What to produce:
Switch "tire track" to "wheel rut" throughout the records below, and write all the lines out again with nothing else changed.

(Collected data entries)
#####

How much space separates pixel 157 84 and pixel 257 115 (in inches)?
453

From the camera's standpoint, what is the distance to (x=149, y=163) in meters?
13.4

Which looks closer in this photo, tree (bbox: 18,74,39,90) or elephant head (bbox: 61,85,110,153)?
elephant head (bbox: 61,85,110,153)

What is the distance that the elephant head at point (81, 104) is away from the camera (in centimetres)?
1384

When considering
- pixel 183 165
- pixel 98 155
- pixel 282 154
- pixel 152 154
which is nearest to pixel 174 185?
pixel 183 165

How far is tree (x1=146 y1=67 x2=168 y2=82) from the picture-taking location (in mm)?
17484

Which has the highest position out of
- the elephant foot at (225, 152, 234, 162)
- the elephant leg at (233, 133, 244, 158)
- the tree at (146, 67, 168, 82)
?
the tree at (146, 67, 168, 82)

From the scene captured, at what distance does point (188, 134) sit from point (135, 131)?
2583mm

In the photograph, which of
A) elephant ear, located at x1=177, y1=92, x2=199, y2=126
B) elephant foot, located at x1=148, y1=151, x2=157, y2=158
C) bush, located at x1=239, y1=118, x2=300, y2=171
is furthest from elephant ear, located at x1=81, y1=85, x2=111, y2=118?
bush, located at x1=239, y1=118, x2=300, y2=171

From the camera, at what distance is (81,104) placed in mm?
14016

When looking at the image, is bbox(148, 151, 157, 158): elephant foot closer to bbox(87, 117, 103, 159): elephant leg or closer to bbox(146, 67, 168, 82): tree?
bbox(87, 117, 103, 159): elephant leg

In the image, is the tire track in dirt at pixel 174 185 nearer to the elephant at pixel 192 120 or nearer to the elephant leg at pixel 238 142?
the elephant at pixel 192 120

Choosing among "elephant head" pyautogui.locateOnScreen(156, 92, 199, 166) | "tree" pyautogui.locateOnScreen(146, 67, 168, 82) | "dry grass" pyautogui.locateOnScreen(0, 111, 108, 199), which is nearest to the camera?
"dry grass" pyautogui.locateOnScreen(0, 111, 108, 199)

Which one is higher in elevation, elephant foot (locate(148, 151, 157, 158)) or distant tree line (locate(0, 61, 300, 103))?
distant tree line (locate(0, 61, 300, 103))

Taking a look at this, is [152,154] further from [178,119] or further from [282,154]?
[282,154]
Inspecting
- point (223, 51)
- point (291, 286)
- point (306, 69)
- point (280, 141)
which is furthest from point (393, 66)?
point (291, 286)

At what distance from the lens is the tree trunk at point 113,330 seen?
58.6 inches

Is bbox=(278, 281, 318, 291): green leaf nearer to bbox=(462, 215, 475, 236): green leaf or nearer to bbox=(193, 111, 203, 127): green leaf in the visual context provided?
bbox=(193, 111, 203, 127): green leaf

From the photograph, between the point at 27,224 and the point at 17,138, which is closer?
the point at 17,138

#####

Exercise answer:
How much space separates pixel 157 84 and pixel 257 115 (in inches)?
453

From the camera's standpoint, what is the distance to (x=149, y=163) in meters?
13.4

Which looks closer in this photo, tree (bbox: 18,74,39,90) or elephant head (bbox: 61,85,110,153)?
elephant head (bbox: 61,85,110,153)

What is the distance that the elephant head at point (81, 104) is away from the camera (in centimetres)?
1384

When considering
- pixel 183 165
- pixel 98 155
- pixel 282 154
- pixel 152 154
which is nearest to pixel 174 185?
pixel 183 165

How far is tree (x1=146 y1=67 x2=168 y2=82) from the picture-taking location (in mm)?
17484

Which has the highest position out of
- the elephant foot at (225, 152, 234, 162)
- the elephant leg at (233, 133, 244, 158)
- the tree at (146, 67, 168, 82)
?
the tree at (146, 67, 168, 82)

From the scene captured, at what distance does point (188, 134) sit from point (135, 131)?
2583mm

In the photograph, which of
A) elephant ear, located at x1=177, y1=92, x2=199, y2=126
B) elephant foot, located at x1=148, y1=151, x2=157, y2=158
C) bush, located at x1=239, y1=118, x2=300, y2=171
is furthest from elephant ear, located at x1=81, y1=85, x2=111, y2=118?
bush, located at x1=239, y1=118, x2=300, y2=171

From the camera, at what distance is (81,104) placed in mm?
14016

When looking at the image, is bbox(148, 151, 157, 158): elephant foot closer to bbox(87, 117, 103, 159): elephant leg or closer to bbox(146, 67, 168, 82): tree?
bbox(87, 117, 103, 159): elephant leg

In the image, is the wheel rut in dirt at pixel 174 185 nearer to the elephant at pixel 192 120 or nearer to the elephant leg at pixel 238 142?
the elephant at pixel 192 120

Choosing among "elephant head" pyautogui.locateOnScreen(156, 92, 199, 166) | "tree" pyautogui.locateOnScreen(146, 67, 168, 82) | "dry grass" pyautogui.locateOnScreen(0, 111, 108, 199), which is nearest to the camera?
"dry grass" pyautogui.locateOnScreen(0, 111, 108, 199)

Which one is higher in elevation, elephant foot (locate(148, 151, 157, 158)) or distant tree line (locate(0, 61, 300, 103))?
distant tree line (locate(0, 61, 300, 103))

Taking a look at this, is [152,154] further from [178,119] or further from [282,154]?
[282,154]
Inspecting
- point (223, 51)
- point (291, 286)
- point (306, 69)
- point (280, 141)
which is furthest from point (393, 66)?
point (291, 286)

At what distance from the lens is the tree trunk at point 113,330 seen?
58.6 inches

Is bbox=(278, 281, 318, 291): green leaf nearer to bbox=(462, 215, 475, 236): green leaf or nearer to bbox=(193, 111, 203, 127): green leaf in the visual context provided?
bbox=(193, 111, 203, 127): green leaf

From the photograph, between the point at 27,224 and the point at 17,138, which is closer?
the point at 17,138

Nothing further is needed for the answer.